Selon les informations:
A. Répondez à ces questions sur le texte consacré au foie gras :
(i) Dans quelle région se trouve l'exploitation visée par la plainte de l'association ?
(ii) Selon Sébastien Arsac, depuis combien d'années n'avait-on pas vu un élevage aussi terrible ?
(iii) Depuis combien de temps dure la tradition évoquée dans la dernière phrase ?
B. Poursuivez le texte sur le foie gras après sa dernière phrase.

Texte à examiner:
►

Je vous passe les détails sur la cruauté des méthodes, qu’elles soient industrielles ou artisanales, et sur les conditions de vie des animaux. Mais si vous avez l’estomac bien accroché, je vous conseille de vous renseigner sur les enquêtes menées par l’association L214.

Il y a 2 ans, l’association a déposé plainte après avoir diffusé des images chocs dans une exploitation de foie gras au Pays basque.

Ici, on est dans l’un des pires élevages qu’on a pu voir depuis 15 ans. C’est vraiment le sommet de l’horreur. Alors si ce type d’élevage ne ferme pas, où il y a autant de canards morts que de vivants, des rats qui grouillent partout, des cages qui s’effondrent… Si cet élevage-là ne ferme pas, alors on se demande à quoi servent les services de contrôle de la préfecture.

Sébastien Arsac, co-fondateur L214

On m’a toujours dit que les amitiés les plus longues n’étaient pas forcément les plus fortes. Alors, après plus de 400 ans de tradition, il serait temps de tourner la page sur ces pratiques cruelles !

◄

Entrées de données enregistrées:
►

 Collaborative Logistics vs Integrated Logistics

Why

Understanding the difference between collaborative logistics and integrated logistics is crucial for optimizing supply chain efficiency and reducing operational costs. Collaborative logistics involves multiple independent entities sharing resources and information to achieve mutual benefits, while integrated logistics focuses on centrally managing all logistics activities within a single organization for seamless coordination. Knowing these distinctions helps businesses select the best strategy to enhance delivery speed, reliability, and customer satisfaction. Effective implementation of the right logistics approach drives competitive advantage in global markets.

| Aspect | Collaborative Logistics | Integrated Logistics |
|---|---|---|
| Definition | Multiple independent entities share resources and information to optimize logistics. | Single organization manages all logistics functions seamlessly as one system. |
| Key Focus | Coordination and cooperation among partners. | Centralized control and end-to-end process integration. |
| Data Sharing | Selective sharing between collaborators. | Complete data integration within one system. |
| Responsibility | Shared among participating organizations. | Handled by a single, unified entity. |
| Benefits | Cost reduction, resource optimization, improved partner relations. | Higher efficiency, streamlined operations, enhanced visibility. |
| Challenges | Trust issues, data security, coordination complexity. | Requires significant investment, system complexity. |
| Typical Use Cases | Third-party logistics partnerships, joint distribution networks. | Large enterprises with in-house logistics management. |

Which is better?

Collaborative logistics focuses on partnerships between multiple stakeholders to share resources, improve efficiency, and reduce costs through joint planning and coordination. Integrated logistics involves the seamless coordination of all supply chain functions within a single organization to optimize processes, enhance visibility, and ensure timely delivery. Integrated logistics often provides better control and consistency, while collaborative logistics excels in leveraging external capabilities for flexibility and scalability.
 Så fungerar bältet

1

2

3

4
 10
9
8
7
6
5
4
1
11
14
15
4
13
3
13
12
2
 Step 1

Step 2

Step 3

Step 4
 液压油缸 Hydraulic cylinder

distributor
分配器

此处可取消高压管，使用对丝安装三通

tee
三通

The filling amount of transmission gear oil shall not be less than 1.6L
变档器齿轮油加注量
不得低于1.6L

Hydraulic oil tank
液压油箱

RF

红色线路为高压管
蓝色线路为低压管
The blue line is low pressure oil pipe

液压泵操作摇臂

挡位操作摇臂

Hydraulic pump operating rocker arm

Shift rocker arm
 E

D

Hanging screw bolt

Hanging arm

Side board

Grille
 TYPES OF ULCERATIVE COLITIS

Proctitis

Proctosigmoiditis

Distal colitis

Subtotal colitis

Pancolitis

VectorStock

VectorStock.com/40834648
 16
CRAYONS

◄

Ensemble des réponses:
A.
(i) Au Pays basque.
(ii) Depuis 15 ans.
(iii) Depuis plus de 400 ans.

B.
Il est temps de réinventer la gastronomie française

L’Allemagne, la Belgique, l’Italie, les Pays-Bas, la République tchèque ou encore le Royaume-Uni font partie de la quinzaine de pays qui ont interdit le gavage en Europe. En République tchèque par exemple, la loi sur la protection des animaux du 19 mai 1993 mentionne que :

« Les animaux, comme les hommes, sont des créatures vivantes et peuvent donc ressentir divers degrés de douleur et de souffrance ; ils méritent ainsi l’attention, les soins et la protection des Hommes »

En France, l’interdiction du foie gras est une question taboue. Comme le disait Thibaut dans son article sur “Pourquoi le sapin écolo n’existe pas ?”, au nom de grandes Traditions, nous sommes prêts à accepter des choix et des situations parfois irrationnelles.

Je me rappelle avoir été choqué après avoir découvert dans un documentaire la tradition du “Grindadráp” dans les îles Féroé. Le “Grindadráp”, c’est une partie de chasse en mer qui consiste à encercler des dauphins, et à les massacrer au couteau lorsqu’ils arrivent près de la plage (5).

Un héritage culturel vieux de plusieurs siècles, qui a encore provoqué la mort 2 043 animaux marins en 2021. S’il y a plusieurs siècles, il était légitime de chasser pour se nourrir dans cet archipel, ce n’est clairement plus le cas aujourd’hui.

Céline Le Diouron, une activiste de chez Sea Sheperd qui s’est battue pour empêcher ses massacres, disait il y a déjà 8 ans que :

“Fut un temps, ils parlaient de culture ou de coutume, parce que c’était une nécessité pour les Féroïens d’avoir cette viande et la graisse de ces dauphins. Mais aujourd’hui, il n’y a plus la nécessité d’avoir ces tueries parce que même la viande est contaminée par le mercure donc c’est dangereux d’en consommer.”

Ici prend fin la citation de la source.